Ortega sostiene que el ser humano está, en lo más profundo, radicalmente desorientado. No se trata de que a veces estemos perdidos y a veces sepamos hacia dónde ir. Según él, nuestra esencia consiste justamente en sentirnos perdidos. Solo a partir de esta experiencia surge la necesidad de la filosofía: pensar es un intento de orientarse en medio de la incertidumbre. Dicho de otro modo: filosofar nace de la pregunta que nos hacemos cuando no sabemos dónde estamos ni quiénes somos.

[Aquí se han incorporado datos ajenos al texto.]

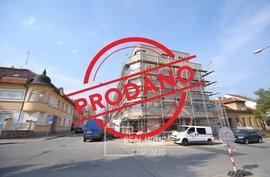 """Developerský projekt """"Rezidenční byty Berkova"""", Brno-Královo Pole"""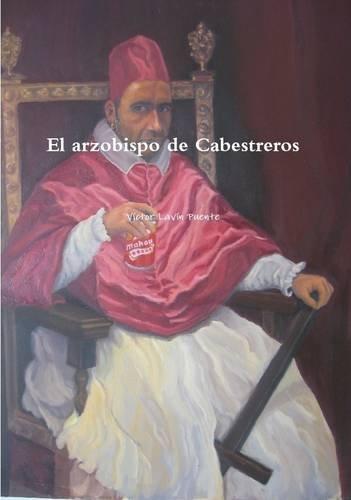 El Arzobispo de Cabestreros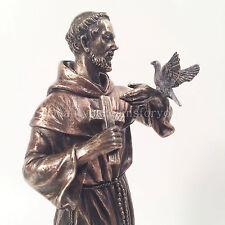 St. Francis of Assisi Sculpture Christian Statue Figure RELIGIOUS DECOR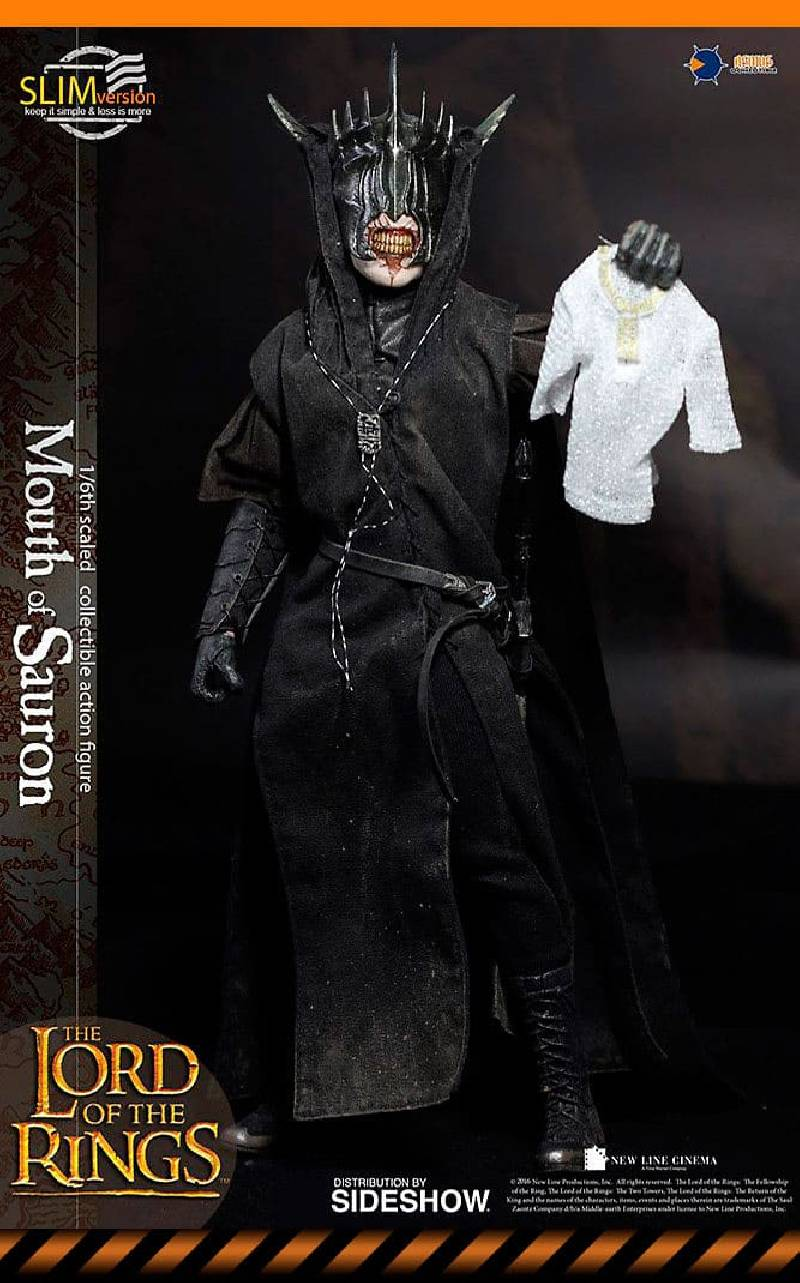 Figurine The Mouth of Sauron Slim Asmus Collectible Toys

Sara Ahmed, desde otra perspectiva, nos invita a pensar la orientación y la desorientación en nuestra vida cotidiana. Ella sugiere que estar orientados significa alinearnos con caminos ya trazados por otros, seguir líneas que han tomado antes que nosotros. A veces, orientarse implica “sentirse en casa”, moverse en espacios que parecen familiares. En cambio, la desorientación ocurre cuando esas líneas desaparecen o cuando el espacio no nos da lugar. Pero justamente ahí, en ese momento de desconcierto, podemos empezar a preguntarnos qué significa encontrar un camino propio, en lugar de simplemente repetir el de los demás.
Ambos autores, cada uno a su modo, parecen coincidir en algo: la desorientación no es un fracaso, sino un punto de partida. Solo quien se reconoce perdido puede descubrir nuevas formas de habitar el mundo y, quizás, inventar su propio camino.
Y entonces, volvemos a la pregunta inicial: ¿qué sería vivir una vida propia? ¿Seguir la orientación que ya está dada, o atreverse a desorientarse para buscar un rumbo nuevo?
INVITACIÓN A LA ESCRITURA: Piensa en un momento de tu vida en el que te hayas sentido “perdido” o “desorientado”. ¿Crees que esa experiencia podría ayudarte a vivir una vida más tuya, más propia?